Quality is imperative

This might be a moot point, but we’re still going to raise it nonetheless. With the advent of e-commerce and the influx of new brands, shopping options are ever-growing. We are consequently more discerning with purchases and are less likely to settle for cheap, slipshod products. Having more choices also means it's harder for brands to build brand loyalty.

Diversity in messaging

Another powerful criticism against VS is its glorification on what it presumes as the “ideal body type”. Take a quick view at any of their fashion show or advertising campaign and you’ll see the striking similarity in the body types of the models used — which are nowhere representative of the average consumer. A study published in the International Journal of Fashion Design, Technology and Education in 2017 concluded that the average American woman is now between size 16 and 18 — a stark contrast to the tall, thin, and toned VS angels. A size 16 roughly translates to UK size 20 or EU size 48.

While body types and sizes vary across demographics and countries, one thing is certain: the body type espoused by VS remains a lofty ideal that is finding less resonance with its consumer base. Brands such as American Eagle’s Aerie and Savage x Fenty are very aware of this shortcoming and are conscious in their approach of providing diverse representation. Women of different skin tones, ethnicities, and body types are celebrated and given visibility across their campaigns and social media channels. A 2018 Business Insider report attributed the success of the growing Aerie to its messaging on female empowerment.

Inclusivity in offering

Representation is definitely important, but practical issues still matter: women need to be able to purchase underwear that fit, flatter, and support them. VS stocks bras up to 40DDD and panties up to XL, while Savage x Fenty has offerings up to 44DD and 3XL.

Check out smaller labels if you’re having difficulty finding options. Third Love has 78 size (including half sizes) offerings from a 30 to 46 band and an AA to I cup while True and Co’s True Body line are wire-free and goes up to 42DDD and F sizes. Looking for a perfect shade of nude for your underwear? Try TruNude and Kim Kardashian’s Skims; both offer products in nine shades ranging from cream to deep brown.

Have a strong, adaptable branding

Authencity has become increasingly important in a period where Instagram feeds distort the line between reality and the manicured. Coupled with the rise of political wokeness, consumers have begun taking a serious look into the brands they're buying into. Ed Razek, the senior creative at VS and chief marketing at L Brands — the parent company of VS — came under heavy fire after he told Vogue US that he wouldn’t cast trans or plus-size models for the VS fashion shows. Connections unearthed between L Brands CEO Les Wexner and sex offender/trafficker Jeffrey Epstein further intensified the scrutiny into VS's modus operandi.

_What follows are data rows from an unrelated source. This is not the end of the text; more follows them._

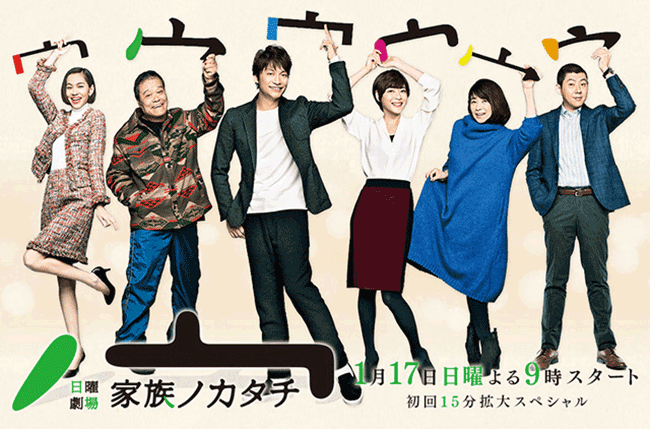 2016最新冬季日剧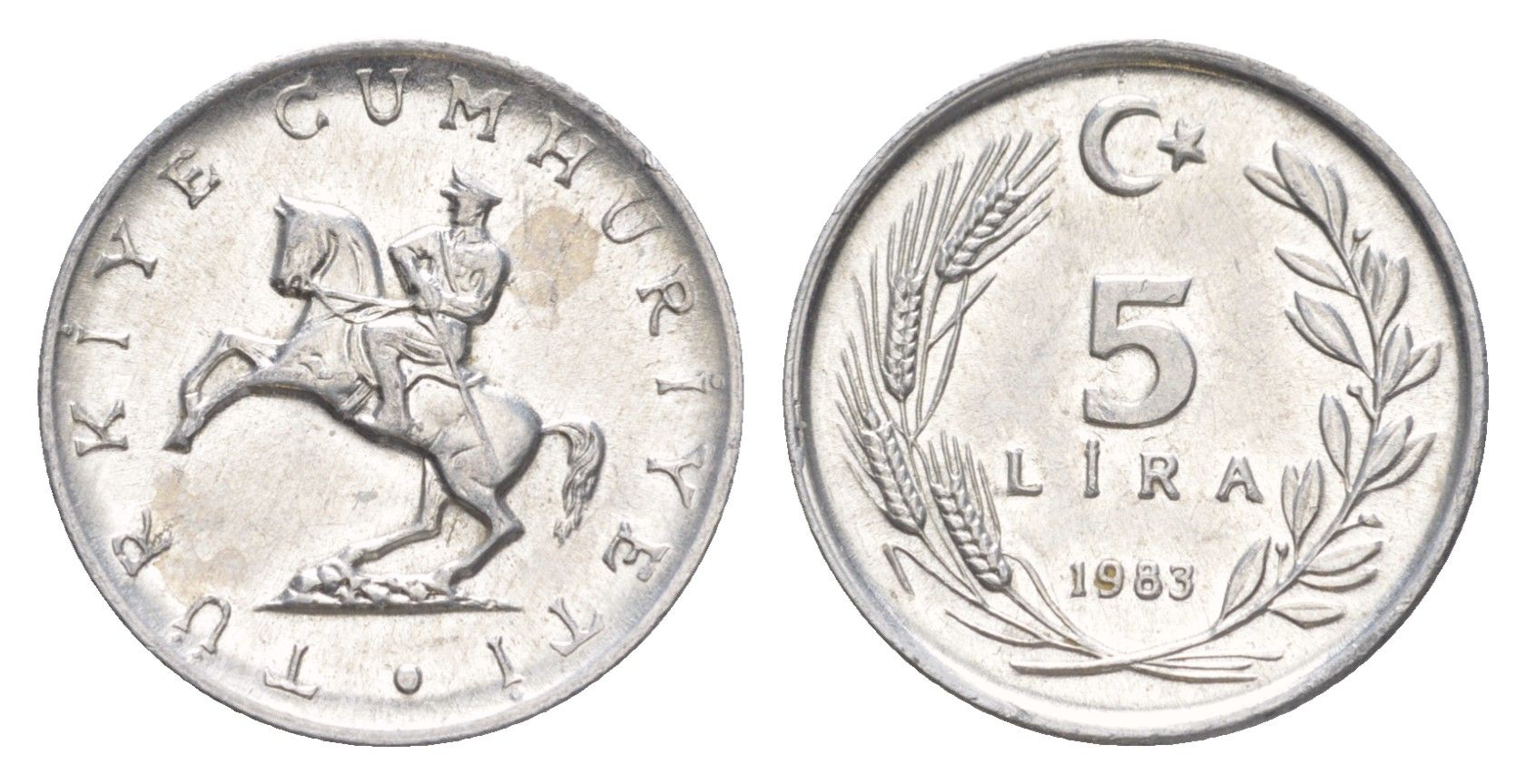 Турция 5 лир 1983 монумент Ататюрку KM 949.2 алюминий UNC 4647-633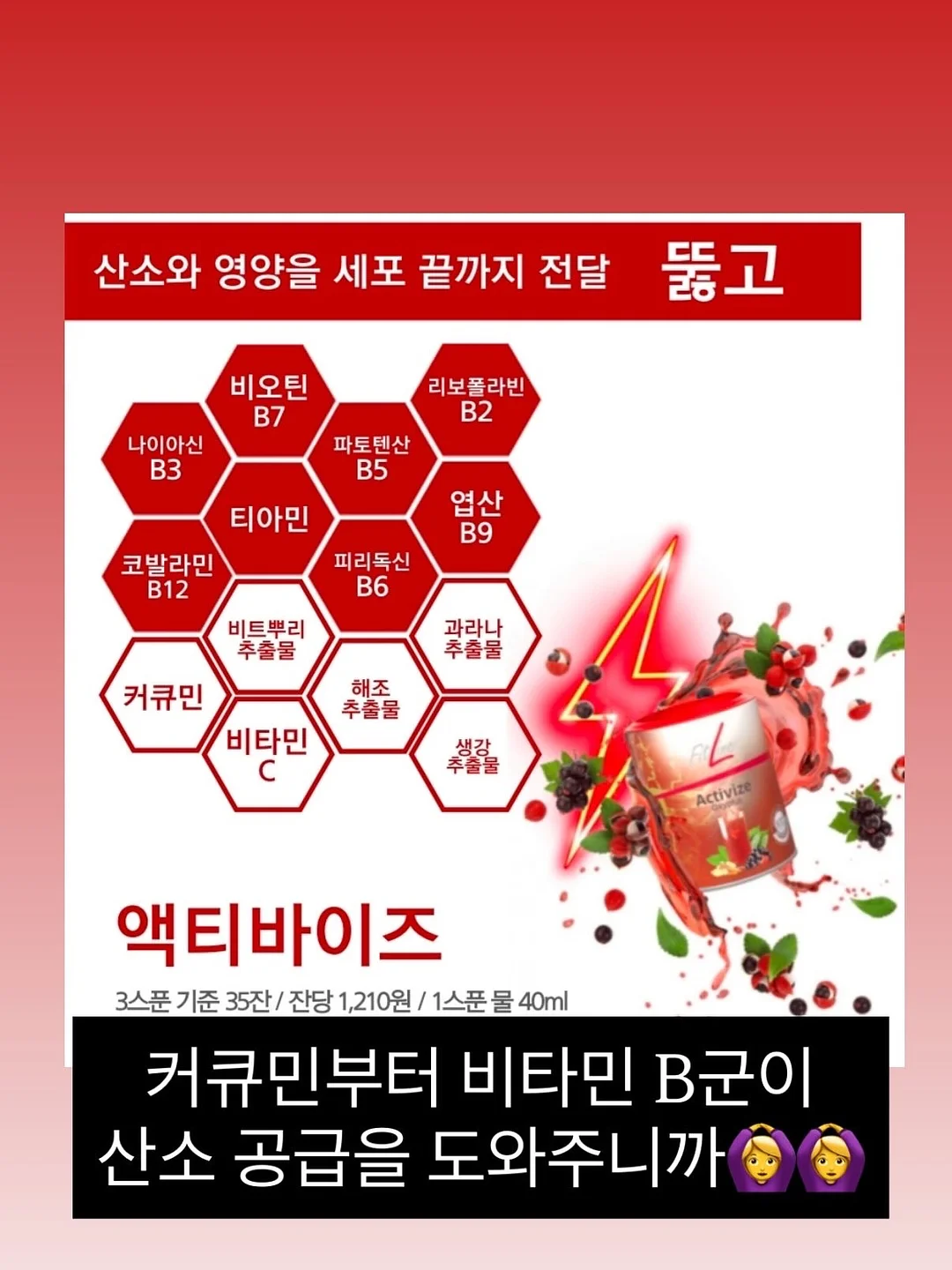 반팔니트와 홀터넥니트 세트 11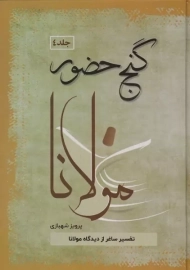 کتاب گنج حضور 4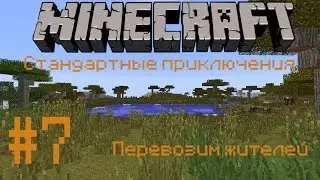Стандартные приключения #7 перевозим жителей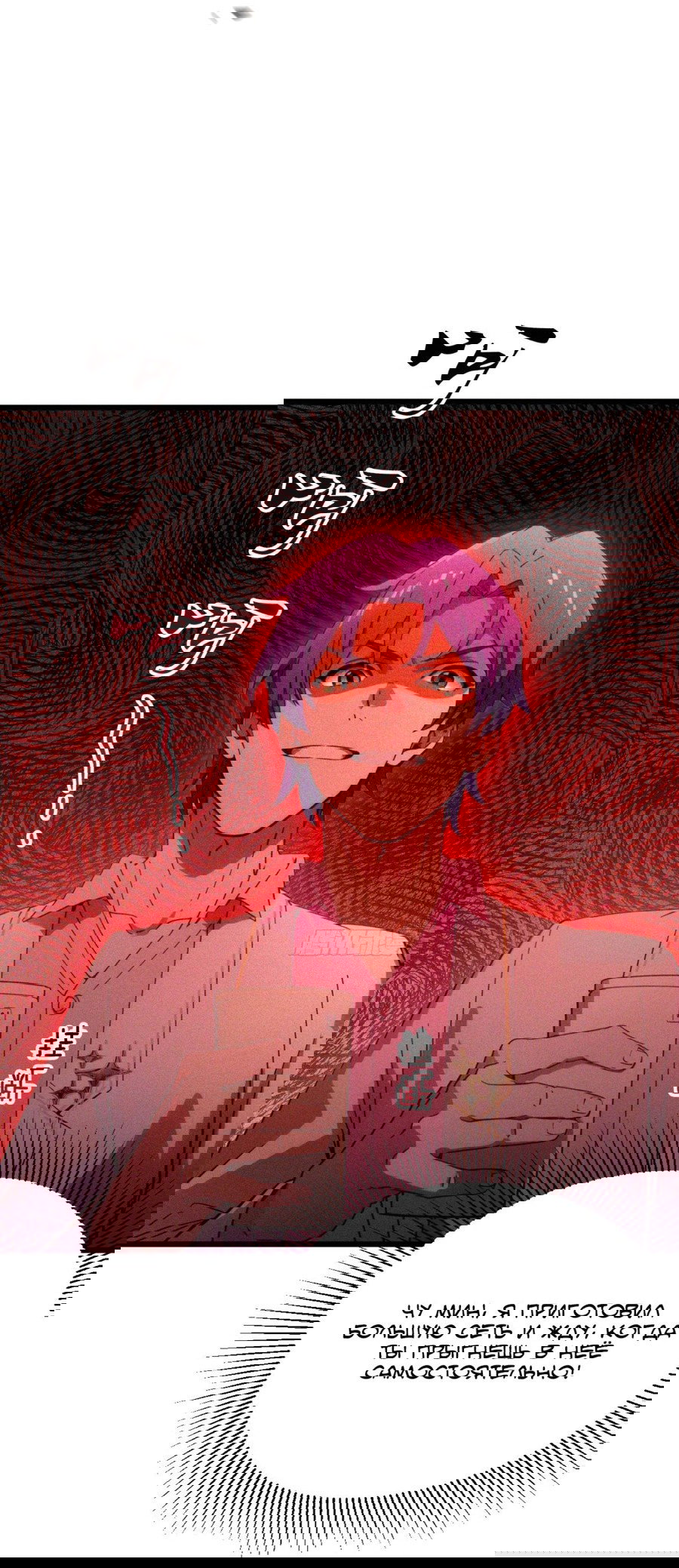 Манга Какого ты уровня, что смеешь притворяться перед моими семью старшими сестрами? - Глава 76 Страница 18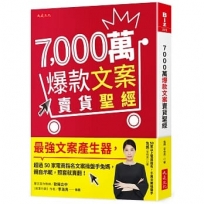 7,000萬爆款文案賣貨聖經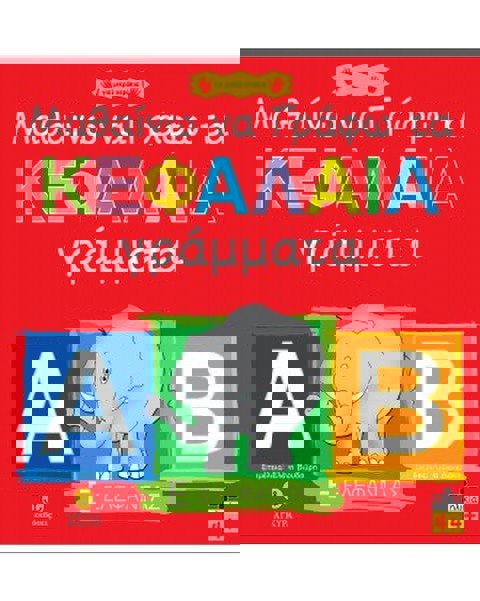 Μαθαίνω να γράφω τα κεφαλαία γράμματα  / Βιβλία   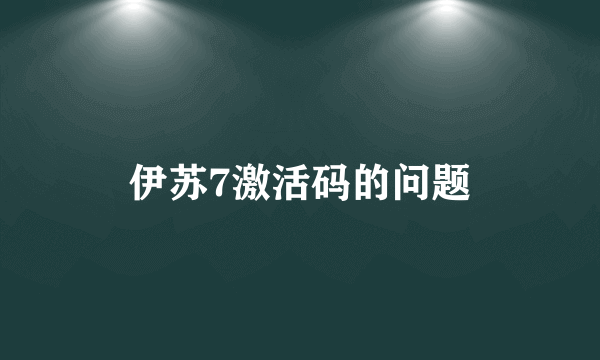 伊苏7激活码的问题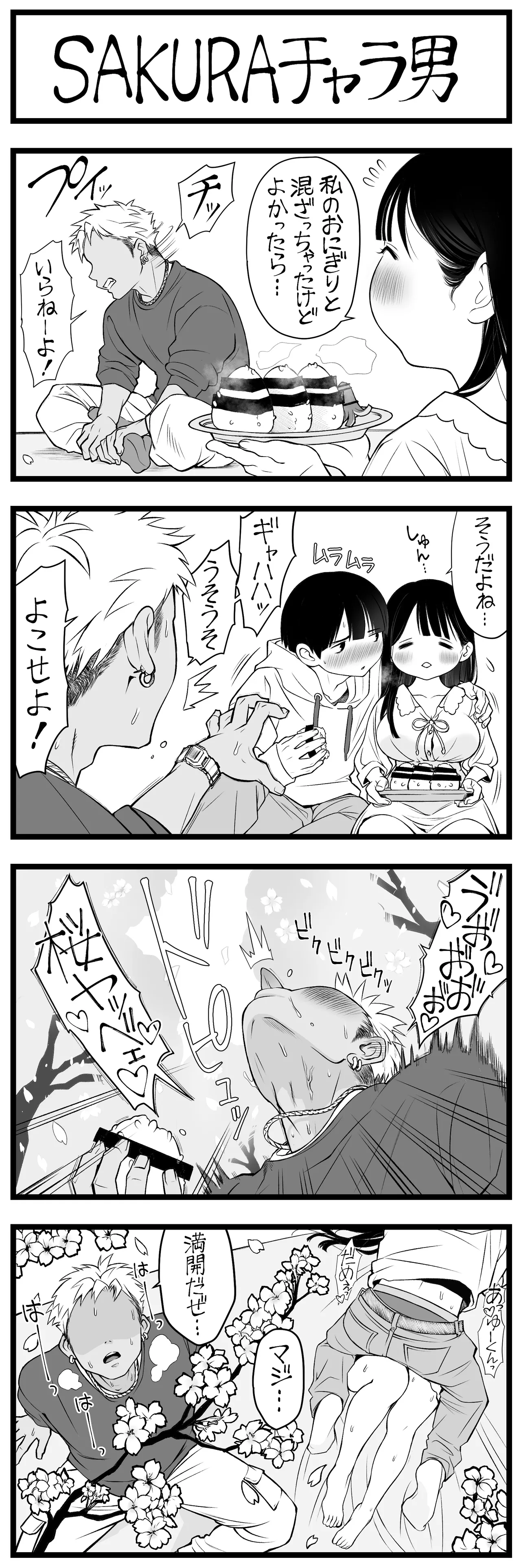 Manga Page 260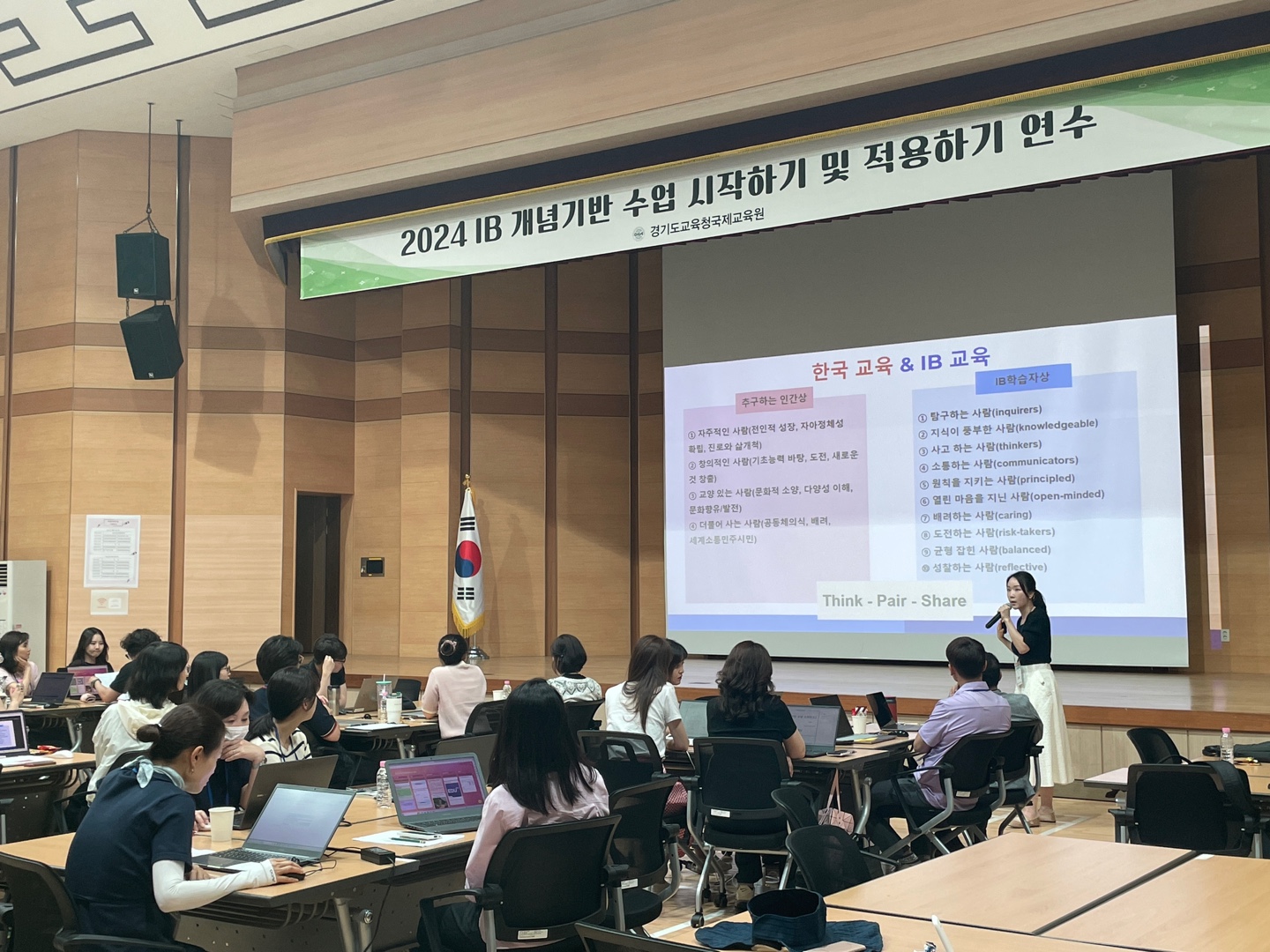 경기도교육청국제교육원,  IB 프로그램 ‘개념기반 수업 시작·적용하기’ 연수 성료1 이미지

To date, VS is still reeling from its dated, sexist branding.

New entrants, including Savage x Fenty, on the other hand, are lauded for its diverse and inclusive approach, as well as an openness and willingness to improve with consumer feedback. And when the brand sits on their hands when sh*t goes down, customers are quick to take their monies elsewhere (see: Dolce & Gabbana's scandal in China). Nobody likes to be ignored.